> _Dataset entries_
◇ ◇ ◇

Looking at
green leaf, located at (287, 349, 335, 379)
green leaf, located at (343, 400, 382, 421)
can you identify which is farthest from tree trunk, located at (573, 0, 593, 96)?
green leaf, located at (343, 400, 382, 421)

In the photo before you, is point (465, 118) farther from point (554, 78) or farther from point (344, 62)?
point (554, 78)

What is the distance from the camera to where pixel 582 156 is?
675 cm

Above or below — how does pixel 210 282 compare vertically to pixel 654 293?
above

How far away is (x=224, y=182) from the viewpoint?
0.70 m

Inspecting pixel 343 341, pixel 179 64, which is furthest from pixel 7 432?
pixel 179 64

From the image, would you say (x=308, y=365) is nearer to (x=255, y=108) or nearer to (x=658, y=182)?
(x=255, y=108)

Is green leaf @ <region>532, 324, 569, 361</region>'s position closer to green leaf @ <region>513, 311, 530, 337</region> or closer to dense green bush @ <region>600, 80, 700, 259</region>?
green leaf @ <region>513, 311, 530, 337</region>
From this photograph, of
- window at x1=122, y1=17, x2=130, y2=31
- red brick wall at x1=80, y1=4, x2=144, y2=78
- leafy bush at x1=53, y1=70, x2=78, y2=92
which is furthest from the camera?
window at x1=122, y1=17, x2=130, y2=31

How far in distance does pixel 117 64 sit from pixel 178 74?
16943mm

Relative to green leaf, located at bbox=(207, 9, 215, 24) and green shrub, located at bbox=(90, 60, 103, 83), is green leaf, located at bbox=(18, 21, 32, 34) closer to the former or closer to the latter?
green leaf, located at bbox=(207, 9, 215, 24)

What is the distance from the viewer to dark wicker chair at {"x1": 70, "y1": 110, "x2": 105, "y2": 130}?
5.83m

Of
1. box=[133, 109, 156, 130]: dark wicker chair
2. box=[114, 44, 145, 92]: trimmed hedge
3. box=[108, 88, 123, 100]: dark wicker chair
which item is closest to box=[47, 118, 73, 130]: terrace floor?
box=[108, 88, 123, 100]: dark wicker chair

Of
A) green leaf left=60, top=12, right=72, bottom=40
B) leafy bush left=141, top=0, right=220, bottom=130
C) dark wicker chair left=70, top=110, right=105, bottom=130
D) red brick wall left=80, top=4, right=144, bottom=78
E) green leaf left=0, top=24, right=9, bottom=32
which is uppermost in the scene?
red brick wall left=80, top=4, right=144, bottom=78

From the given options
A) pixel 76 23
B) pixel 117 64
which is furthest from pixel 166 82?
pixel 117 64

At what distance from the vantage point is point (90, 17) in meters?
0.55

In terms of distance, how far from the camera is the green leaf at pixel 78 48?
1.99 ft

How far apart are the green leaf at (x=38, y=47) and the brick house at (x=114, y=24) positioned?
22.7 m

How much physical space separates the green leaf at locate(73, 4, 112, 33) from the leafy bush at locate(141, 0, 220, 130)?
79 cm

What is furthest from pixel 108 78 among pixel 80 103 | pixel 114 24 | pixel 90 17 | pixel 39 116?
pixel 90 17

◇ ◇ ◇

Starting with the line that contains "How much physical" and going on through the end of the data, write those lines out again, keeping everything outside the answers as it is. In the answers, multiply every number (distances and pixel coordinates) by 0.6 and round to whole numbers, with halves rounded up.

How much physical space separates the green leaf at locate(73, 4, 112, 33) from the leafy bush at locate(141, 0, 220, 130)?
47 cm

What is furthest from pixel 108 78 among pixel 80 103 | pixel 114 24 | pixel 90 17 | pixel 39 116?
pixel 54 10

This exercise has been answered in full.